If the weather is nice, I highly, highly, highly recommend letting the kids run free in the courtyard at least once during your visit. We had hit a wall, so to speak, when I took the kids outside for a snack and let them loose out in the courtyard for a good half hour. They were then ready to go to fully enjoy the art (and allow me to enjoy it as well).
After Your Visit
Talk about what you saw and how it relates to something your child has been learning about. Find out what your kids liked most – this will help with planning future visits. (Hopefully they don’t say they liked the gift shop best!) If your children didn’t doing any sketching during their visit – or even if they did – give them a chance to create art inspired by what they saw that day at the museum.

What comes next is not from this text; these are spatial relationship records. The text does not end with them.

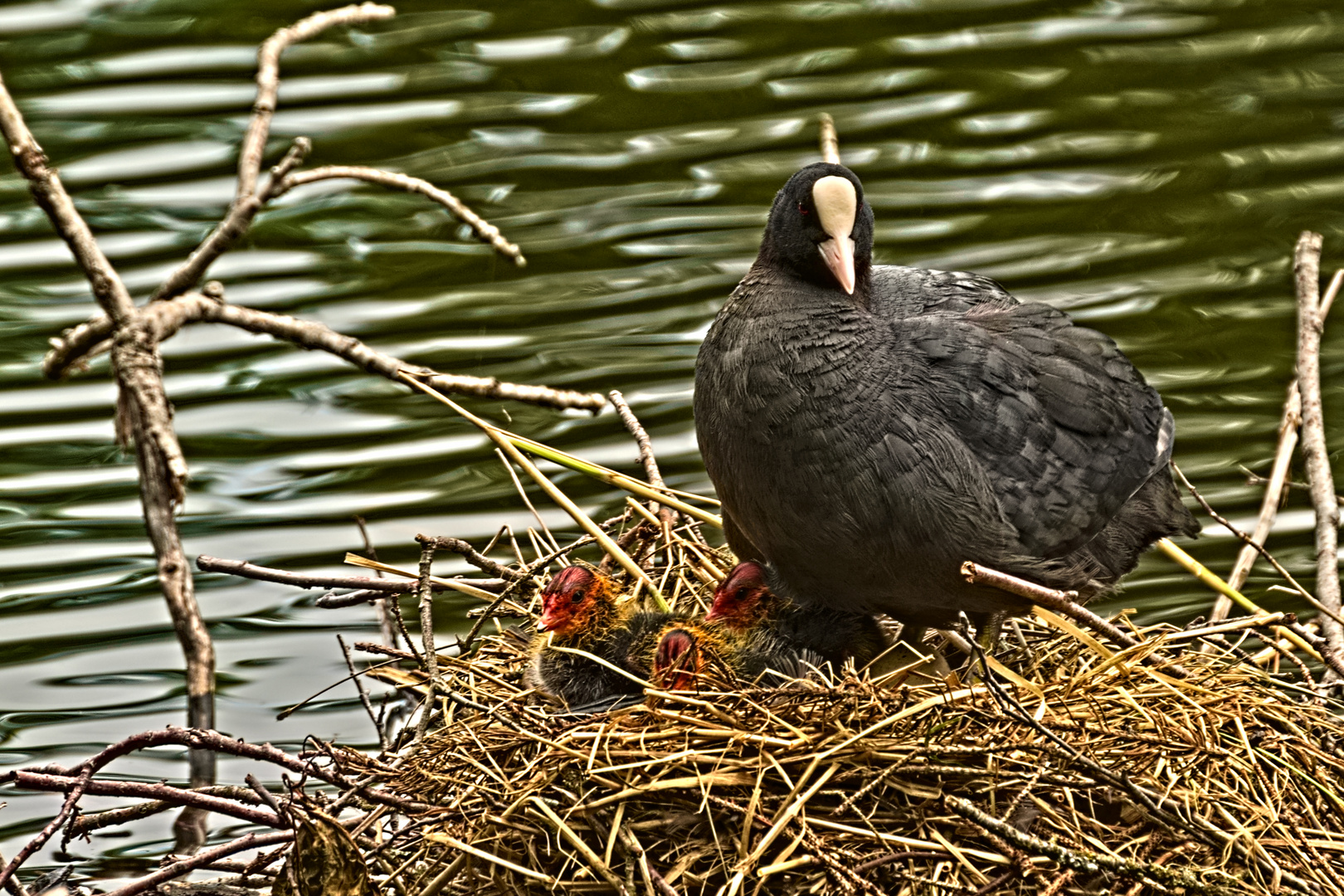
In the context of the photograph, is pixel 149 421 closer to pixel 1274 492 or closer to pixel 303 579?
pixel 303 579

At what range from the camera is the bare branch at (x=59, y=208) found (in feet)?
13.6

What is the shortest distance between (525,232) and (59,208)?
10.8 ft

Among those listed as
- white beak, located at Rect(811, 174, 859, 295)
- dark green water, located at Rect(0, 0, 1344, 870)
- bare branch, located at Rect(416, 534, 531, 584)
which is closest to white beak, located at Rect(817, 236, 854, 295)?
white beak, located at Rect(811, 174, 859, 295)

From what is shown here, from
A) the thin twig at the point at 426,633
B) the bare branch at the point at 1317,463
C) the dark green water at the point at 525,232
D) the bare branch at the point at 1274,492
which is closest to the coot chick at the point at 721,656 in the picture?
the thin twig at the point at 426,633

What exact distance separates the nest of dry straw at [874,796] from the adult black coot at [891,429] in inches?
13.6

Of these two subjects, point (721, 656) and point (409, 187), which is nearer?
point (721, 656)

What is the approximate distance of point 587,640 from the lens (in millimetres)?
3979

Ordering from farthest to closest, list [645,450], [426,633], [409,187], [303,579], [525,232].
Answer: [525,232], [645,450], [409,187], [303,579], [426,633]

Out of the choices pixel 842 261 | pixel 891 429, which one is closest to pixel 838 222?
pixel 842 261

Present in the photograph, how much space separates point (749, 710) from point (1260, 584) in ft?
8.71

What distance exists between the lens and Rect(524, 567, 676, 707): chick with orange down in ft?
12.8

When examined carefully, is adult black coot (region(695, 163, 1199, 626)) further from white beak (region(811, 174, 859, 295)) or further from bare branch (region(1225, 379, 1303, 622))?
bare branch (region(1225, 379, 1303, 622))

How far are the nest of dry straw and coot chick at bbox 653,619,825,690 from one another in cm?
8

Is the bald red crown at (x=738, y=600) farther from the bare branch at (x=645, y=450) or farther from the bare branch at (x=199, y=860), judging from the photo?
the bare branch at (x=199, y=860)
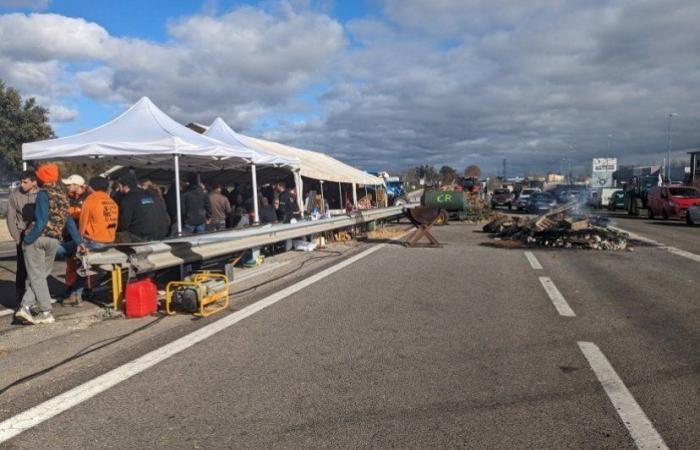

For future visits, especially if your child is a budding artist, it’s good to know about the MFA’s many art-making opportunities for kids: You can sketch together on Wednesday nights or participate in drop-in art projects during school vacation weeks and open houses. MFA Playdates for toddlers include storytime, art-gazing, and an art-making activity. The museum also offers studio classes for kids to learn about the world through drawing, painting, sculpting, collaging and printing. If your child is wild about art, the MFA also has birthday party packages for the kids ages 4 and up. Visit the museum’s Kids and Family Programs pages to find out when things are happening.
We have found that a little planning goes a long way toward making a day at the MFA relaxed, rewarding, and – I dare say – fun.